HILLSBOROUGH, N.C. — Investigators combed through shards of glass, looked for residue of flammable accelerant and tried to narrow down the overnight hours when someone torched a local Republican Party office by throwing a flammable device through the window.
The mayor said he wasn’t aware of any surveillance footage from the immediate vicinity, and the office sits where there wouldn’t normally be foot traffic late at night — in a decades-old retail complex that backs up to a wooded area and is set back from a main road.
A bottle filled with flammable liquid was thrown through the window of the Orange County Republican Party headquarters early Sunday, damaging the interior before burning out, according to authorities.
Someone also spray-painted “Nazi Republicans leave town or else” on a nearby wall. The office was empty and no one was injured.
Local party officials reopened a makeshift operation on folding tables outside the office Monday while uniformed police looked on. Plainclothes investigators looked for evidence at the scene as state, local and federal investigators divided up leads.
“We have had people working on it from three different federal agencies, state agencies, our local folks, all day today, running down leads, working different parts of the investigation,” Hillsborough Police Chief Duane Hampton told The Associated Press in a phone interview.
He declined to say how confident he was that the evidence would lead to an arrest.

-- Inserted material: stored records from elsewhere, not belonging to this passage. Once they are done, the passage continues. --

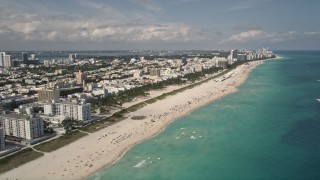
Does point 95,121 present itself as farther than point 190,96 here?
No

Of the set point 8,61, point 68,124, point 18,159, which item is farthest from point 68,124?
point 8,61

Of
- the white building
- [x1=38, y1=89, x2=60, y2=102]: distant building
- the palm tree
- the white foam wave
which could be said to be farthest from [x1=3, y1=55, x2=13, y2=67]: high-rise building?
the white foam wave

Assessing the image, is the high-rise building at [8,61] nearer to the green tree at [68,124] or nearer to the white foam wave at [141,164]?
the green tree at [68,124]

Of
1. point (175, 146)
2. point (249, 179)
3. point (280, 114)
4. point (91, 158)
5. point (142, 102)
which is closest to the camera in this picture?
point (249, 179)

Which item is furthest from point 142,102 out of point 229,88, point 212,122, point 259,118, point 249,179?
point 249,179

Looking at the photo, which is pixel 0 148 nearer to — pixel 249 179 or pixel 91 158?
pixel 91 158

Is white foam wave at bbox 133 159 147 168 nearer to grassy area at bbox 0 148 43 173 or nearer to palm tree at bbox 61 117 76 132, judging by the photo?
grassy area at bbox 0 148 43 173

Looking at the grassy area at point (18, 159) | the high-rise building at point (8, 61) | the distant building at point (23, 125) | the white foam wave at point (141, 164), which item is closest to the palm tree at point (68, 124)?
the distant building at point (23, 125)
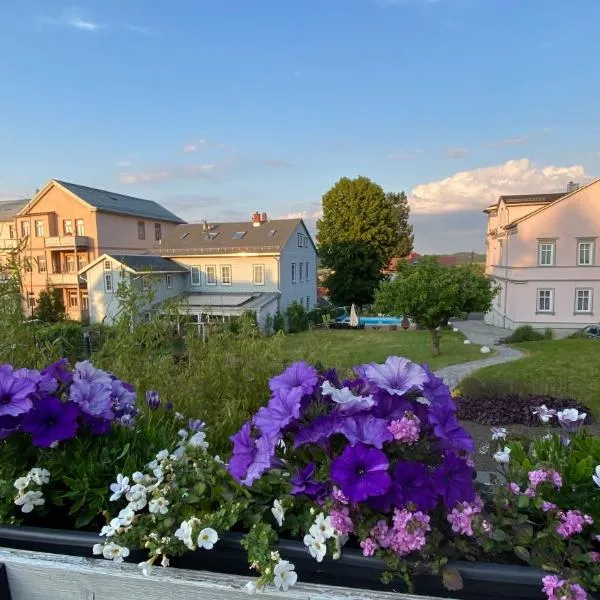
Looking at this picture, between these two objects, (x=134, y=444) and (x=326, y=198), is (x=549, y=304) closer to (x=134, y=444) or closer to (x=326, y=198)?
(x=326, y=198)

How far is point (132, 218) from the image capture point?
29.9 meters

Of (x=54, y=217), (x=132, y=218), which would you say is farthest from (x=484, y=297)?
(x=54, y=217)

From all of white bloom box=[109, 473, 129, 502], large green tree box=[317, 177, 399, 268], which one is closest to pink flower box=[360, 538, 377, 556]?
white bloom box=[109, 473, 129, 502]

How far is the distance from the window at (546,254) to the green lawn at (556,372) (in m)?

North Carolina’s Republican Gov. Pat McCrory spoke to reporters at the office, saying he’d never seen anything like it in his political career. McCrory, who’s been touring parts of the state ravaged by floods, said: “To come back near our state Capitol and see a broken window from a Molotov cocktail is unimaginable.”
He also questioned why it took Hillsborough authorities several hours after the 911 call to release information publicly Sunday, suggesting they had initially treated the crime as merely vandalism instead of something more serious.